Paul D asked me: “David, what could possibly be so hard to understand about the law condemning the unsaved and being a light for the path of the righteous?” (in the combox on his post Indicative of What Ails the SBC: Johnny Hunt Denies the New Birth at Ohio Men’s Summit at PPT)
That statement is perfectly fine. The trouble always begins with the word “justification.” (There’s no point in beating around the bush, so let’s get right down to it.) To speak of “justifying” a sinner is to justify his sinful lifestyle and thus to say that continuing in sin is Ok. It is anti-repentance. The proper term is not “justification” but “salvation.” Justification is not a step in a process of salvation, some “golden chain,” but the absolute antithesis and enemy of salvation. For anyone who feels “justified” goes on in sin and cannot ever pursue holiness. While he who is saved from sin, ceases to sin, he who is “justified” sins with full gusto. That’s why Jesus never spoke of “justification” (aside from “by your words you will be justified or condemned” speaking of the account we must give at Judgement). There was no “justification” in Jesus’ theology because he knew he didn’t come to die to give your pastor the right to rape your daughter and still go to heaven because he was “justified.” The angel told Mary that Jesus was being born to “save his people from their sins” not to “justify” them in their sins. That word is where it all goes awry. We’ve wasted 1500 years arguing over one stupid word that never should have entered our theological vocabulary at all. That word has been one long wild goose chase, and I for one am done with it.

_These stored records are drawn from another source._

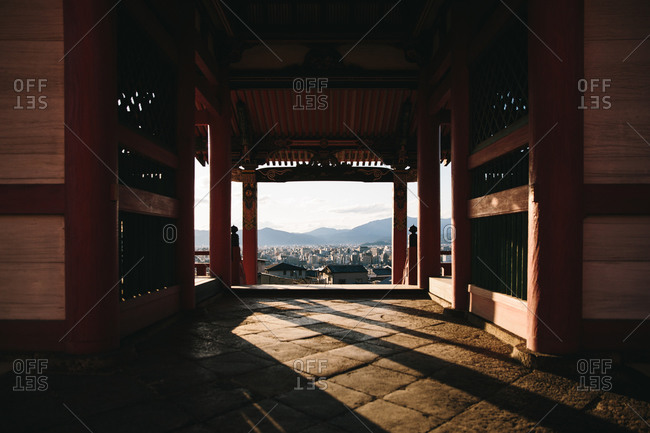View of a city skyline from the interior of a Buddhist temple in Japan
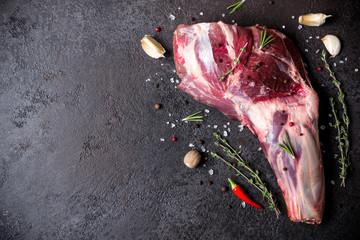 Raw fresh Lamb Meat shank and seasonings on black stone background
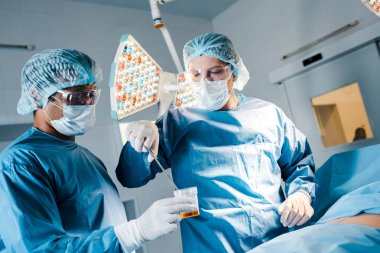 nurse and surgeon in uniforms and medical masks doing operation in operating room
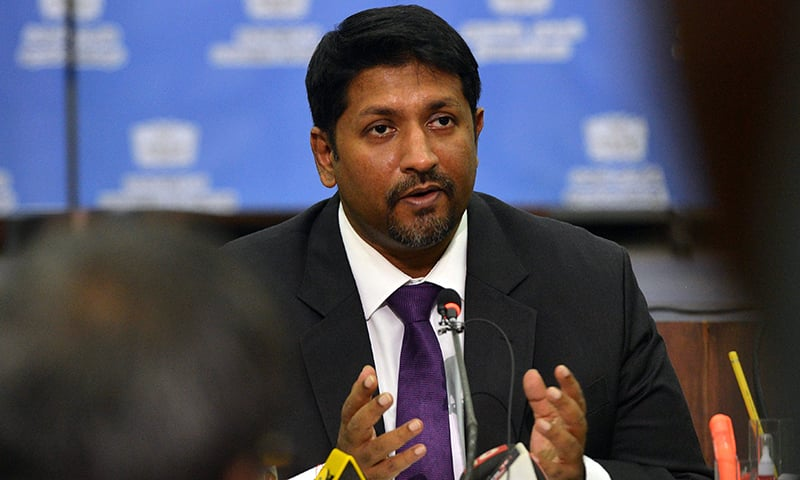 Sri Lanka's state minister of defence Ruwan Wijewardene (L) takes part in a press conference in Colombo on April 24. — AFP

Although, if you want to know what I believe the epistular Paul actually meant by it, see What did Paul mean by “justification by faith and not by works”?
He could have chosen a better word, obviously, like the word we tend to use today. We speak of a believer as a “valid candidate” for baptism, where he used the phrase “justification by faith” to describe the idea that one becomes a valid candidate for baptism on the basis of faith. Paul’s own concept of “justification” has nothing to do with “justification.” He just used the wrong word; he used a word but gave it an entirely different meaning. He was bad at that. That’s what happens when you’re writing in a language that’s not your native language, unfortunately. But there’s no reason for us to be stuck with this word just because Paul was bad at Greek.